PASSAGE PROVIDED>
- - -
The recent fall in crude oil prices from about 28 dollars to 16 dollars a barrel has disrupted the industry. To say the least, the future is uncertain. In the long term, low oil prices should benefit industry in general. However, the switch to higher demand will take several years. While that process is continuing the capacity at places like Milford Haven will decline and the port will be in some difficulty. The need to watch costs will become paramount. That uncertainty makes the board's move to pay expenses to board members inexplicable to the oil companies.
Has the relationship between the Milford Haven Conservancy Board and the oil companies always been bad? Has their relationship always ended up being debated in a contested private Bill of small consequence? The relationship between the board and the oil companies has not been all that bad. As the port grew in the 1950s and 1960s, it was obvious that an authority was needed. The conservancy board fitted the needs of the port and the oil companies, and it has worked closely with the major oil companies.
- - -
INPUT DATA>
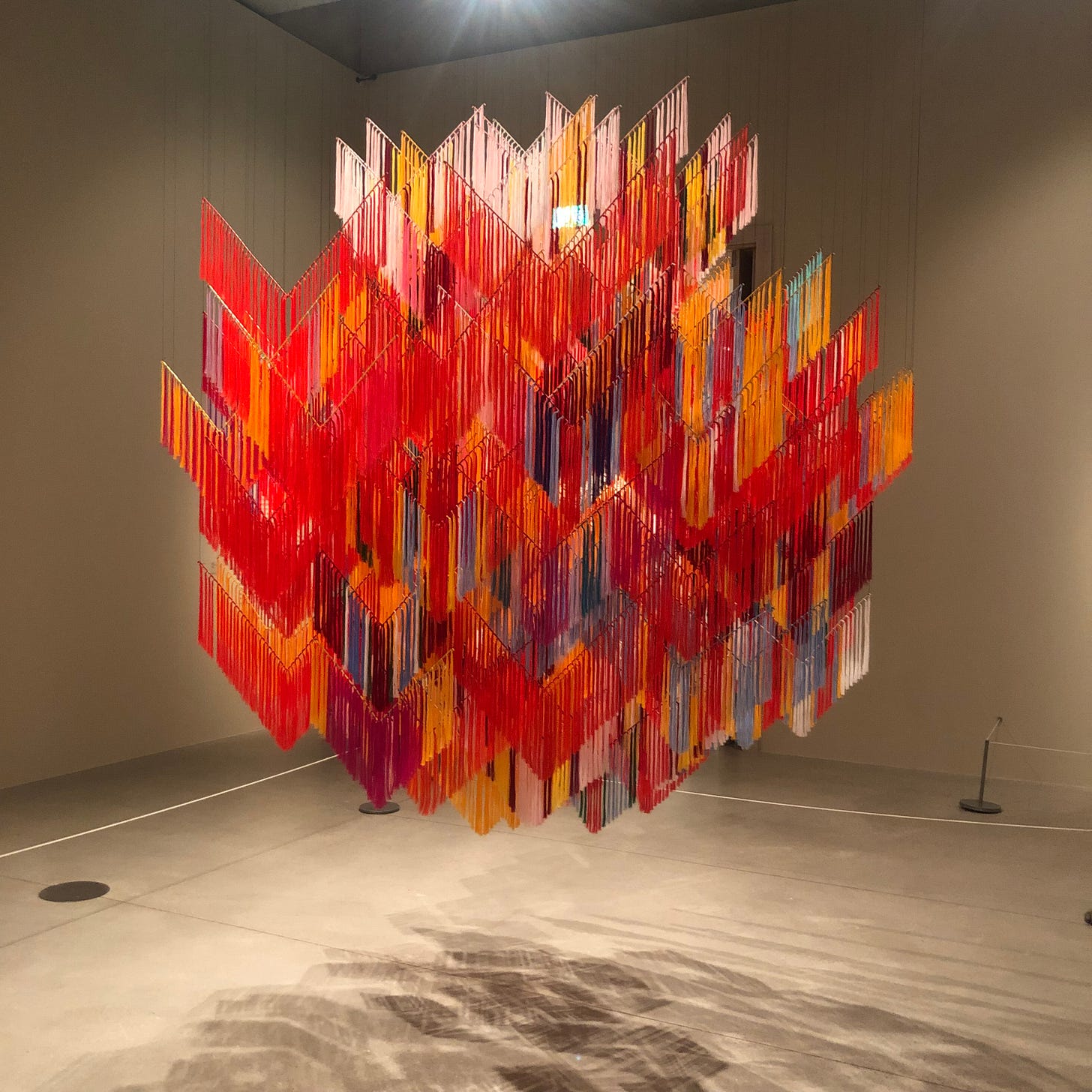 A brightly coloured sculpture made from tied red, orange and purple threads hangs in a gallery space casting shadows onto the floor.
- - -
EXERCISE PROMPT> Would you resume the passage on the Milford Haven Conservancy Board and the oil companies, carrying it on from its final sentence?

REPLY>
The board's composition has reflected the variety of interests that it serves in the area. My hon. Friend the 278 Member for Ynys Môn has referred to the composition of the board, which is set out in schedule 1 to the Milford Haven Conservancy Act 1983. The oil companies nominate two members and Trinity House nominates one. There is one union representative, one representative of shipping agents and brokers, and two local authority representatives. The harbour master and the general manager serve as of right. There is a chairman, a vice-chairman and a representative of some body concerned with the environment. Therefore, there are 12 members, of which the oil companies have only two.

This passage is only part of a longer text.